Das München-ABC: X wie X-Bar

© Jen Duermeier

München ist wahnsinnig schön – und manchmal auch ein bisschen langweilig, spießig und streng. Zu sauber und zu geregelt. Wenn dir auch jedes Mal auf der Isar-Brücke die Knie weich werden und dich aber nichts mehr aufregt als unsere Öffnungszeiten, Tanzverbote und Mutlosigkeit, dann bist du hier genau richtig. In unserem ABC schreiben wir auf, was wir an dieser Stadt unendlich gut, aber auch ziemlich beschissen finden. Diesmal: Über die beste mittelmäßigste Bar der Stadt.

Es gibt so Orte in München, die hasse ich jetzt nicht, aber sie sind mir alles in allem eher egal. Sie existieren nun einmal und manchmal verirre ich mich zu ihnen. So wie in die X-Bar. Hier sitze ich dann auf einem mir-egalen Sofa und trinke ein Bier, das woanders wahrscheinlich besser, aber trotzdem ganz gut schmeckt. Die anderen Gäste sind normal, ich möchte jetzt mit ihnen kein Bier trinken, höhö, aber sie stören mich auch nicht. Die Stimmung weder besonders ausgelassen noch gedrückt.

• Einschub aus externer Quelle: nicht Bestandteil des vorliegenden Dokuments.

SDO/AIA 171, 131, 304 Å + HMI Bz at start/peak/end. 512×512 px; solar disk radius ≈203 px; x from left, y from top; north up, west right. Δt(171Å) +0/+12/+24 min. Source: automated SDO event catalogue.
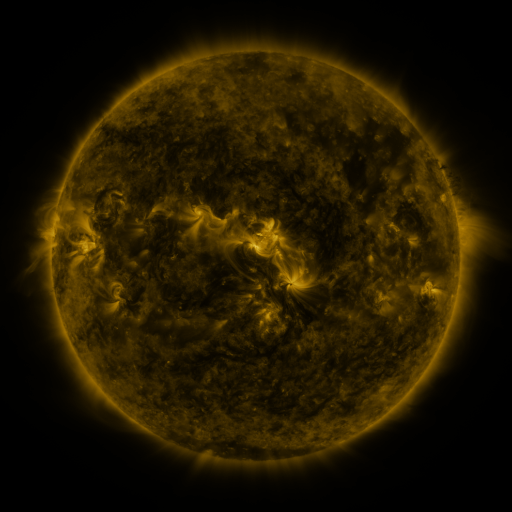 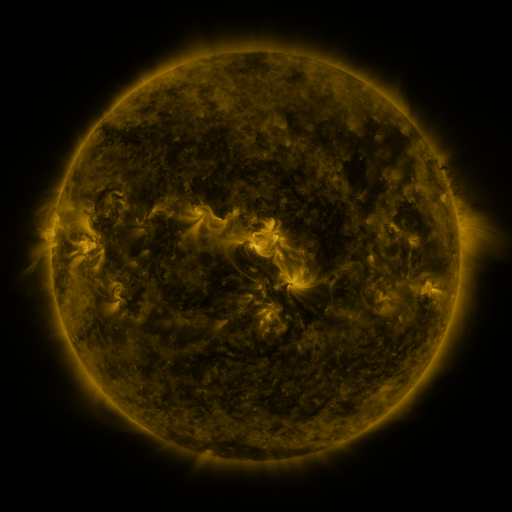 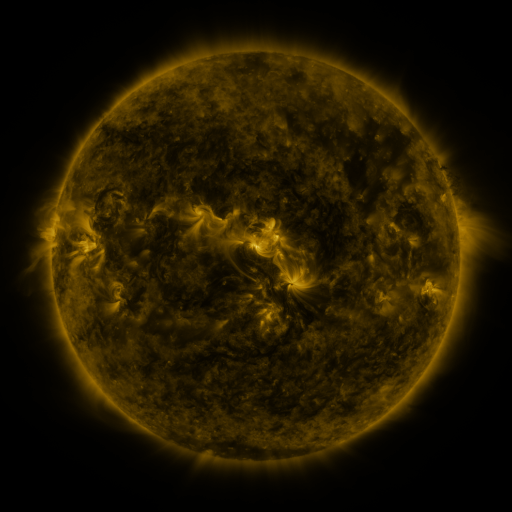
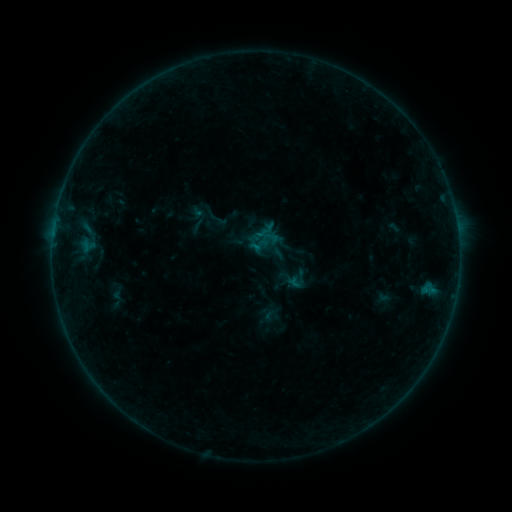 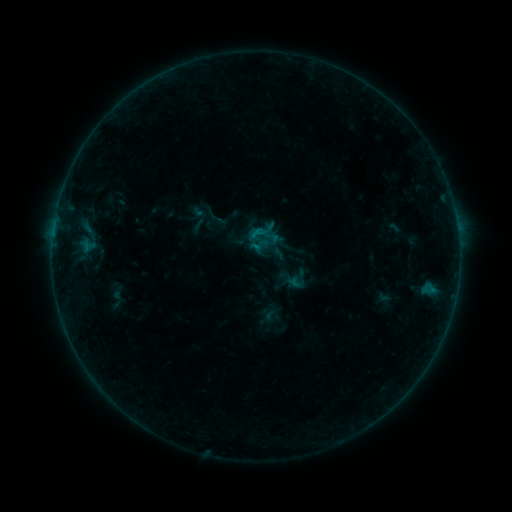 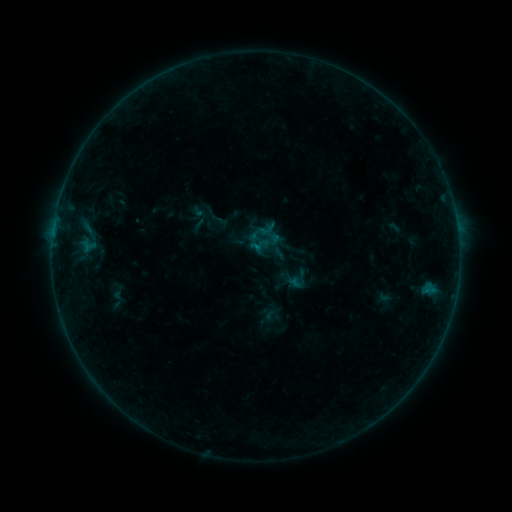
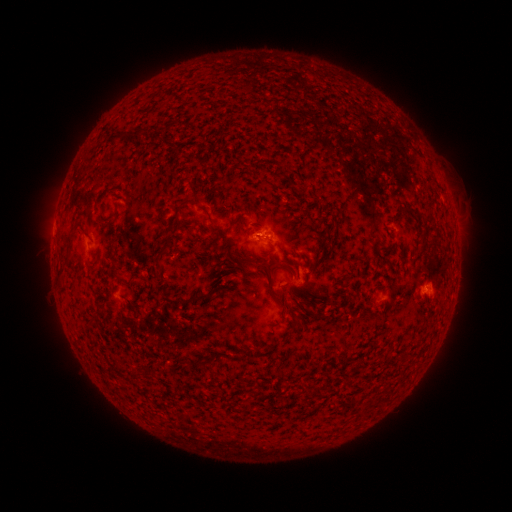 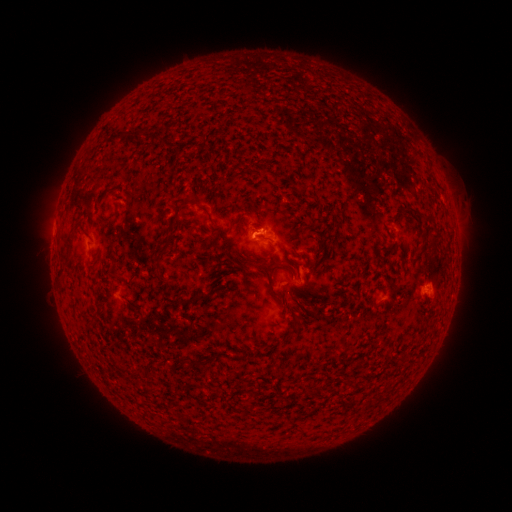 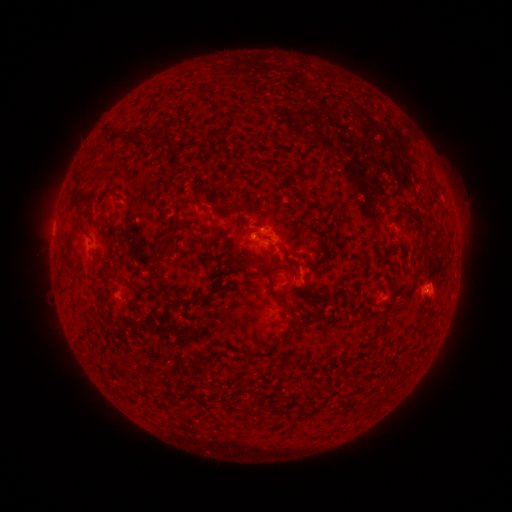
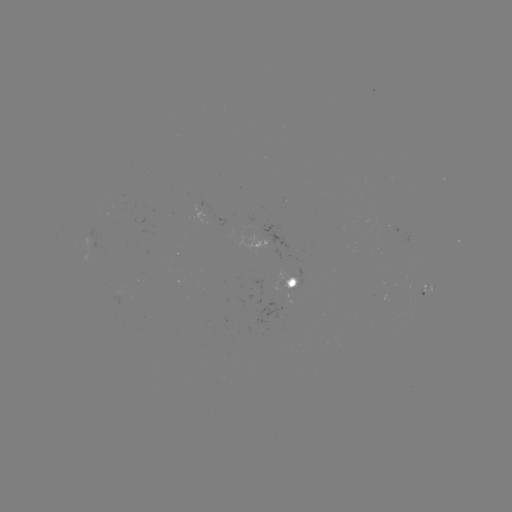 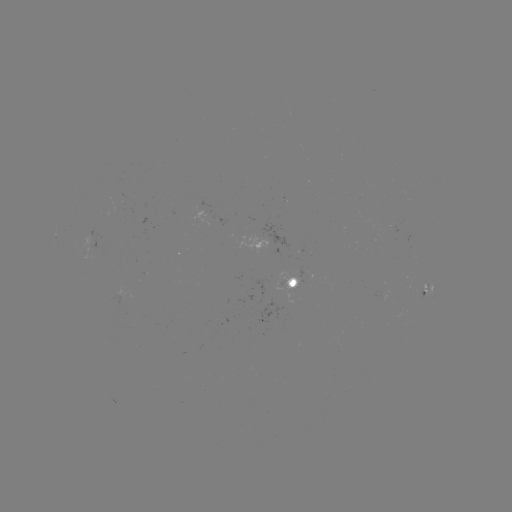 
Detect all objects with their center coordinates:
B2.3 flare: (256, 232)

Es sind eben X-Bar-Abende, an die ich mich später zwar noch erinnere, aber so wie ich mich daran erinnere, dass ich mir die Nägel geschnitten habe. Neutral.

Die X-Bar ist der neutralste Ort, um einen netten Abend zu haben. Nicht mehr, aber eben auch nicht weniger.

Bitte nicht falsch verstehen, genau das macht den Zauber eben jener Schwabinger Bar aus, die es gefühlt schon seit immer gibt. Und genau das macht die X-Bar wahrscheinlich auch zu einem der besten Orte, um Leute zu treffen, die man noch nicht kennt, schon lange nicht mehr kennt oder auch einfach nicht kennenlernen möchte – erste Dates, alte Schulfreunde oder Arbeitskollegen. Die Bar ist der neutralste Ort, um einen netten Abend zu haben. Nicht mehr, aber eben auch nicht weniger – das ist die Garantie und mal ehrlich: Das ist eine ziemlich gute Garantie.

Es ist doch schade, dass konstante Mittelmäßigkeit heute oft so negativ ausgelegt wird. Denn Mittelmaß ist immer noch Durchschnitt und der ist doch eigentlich super – im Zeugnis, beim BMI, im Münchner Mietpreiswahnsinn. Und das gilt bitte ebenso für Bars, auf die man sich immer verlassen kann. Die X-Bar wäre zwar wahrscheinlich kein Ort, den ich selbst vorschlagen würde, um dort ein Bier trinken zu gehen, aber ich würde jederzeit gerne mitkommen, wenn der Vorschlag in der Runde fällt.

Denn Mittelmaß ist immer noch Durchschnitt und der ist doch eigentlich super – im Zeugnis, beim BMI, im Münchner Mietpreiswahnsinn.

Und das ist doch nicht nur etwas, sondern das ist schon ganz schön viel. Und so hält die Beziehung zwischen uns beiden dann wahrscheinlich auch ein Leben lang an. Wir werden uns niemals aneinander satt sehen – so oft bin ich ja gar nicht hier – und es besteht weder die Gefahr, dass mir mein höchst gehypter Lieblingsladen plötzlich auf den Keks geht, noch ärgere ich mich, wenn sich plötzlich alles ändern sollte. Wer so viel Abstand lässt zwischen einer Bar und sich, der ist weder böse, wenn die Hipster kommen, noch wenn der Laden grundrenoviert wird.

Die Barlandschaft in München ist zwar eine sehr tolle, aber manchmal eben auch eine sehr anstrengende. In den bekannten Namen im Glockenbach kann man mal froh sein, wenn man jemanden trifft, den man noch nicht kennt, im Café Kosmos schafft man es an vollen Abenden dagegen nicht einmal bis zum Tresen und in anderen Locations zahlt man so viel für die Drinks, dass man sich gleich noch einen bestellen muss. All diese Probleme hat die X-Bar nicht: Mittelmäßig günstig, mittelmäßig voll und die Chance, dass man jemand trifft, ist auch eher gering. Also perfekt für erste Dates. Durchschnittliche, versteht sich, aber immerhin.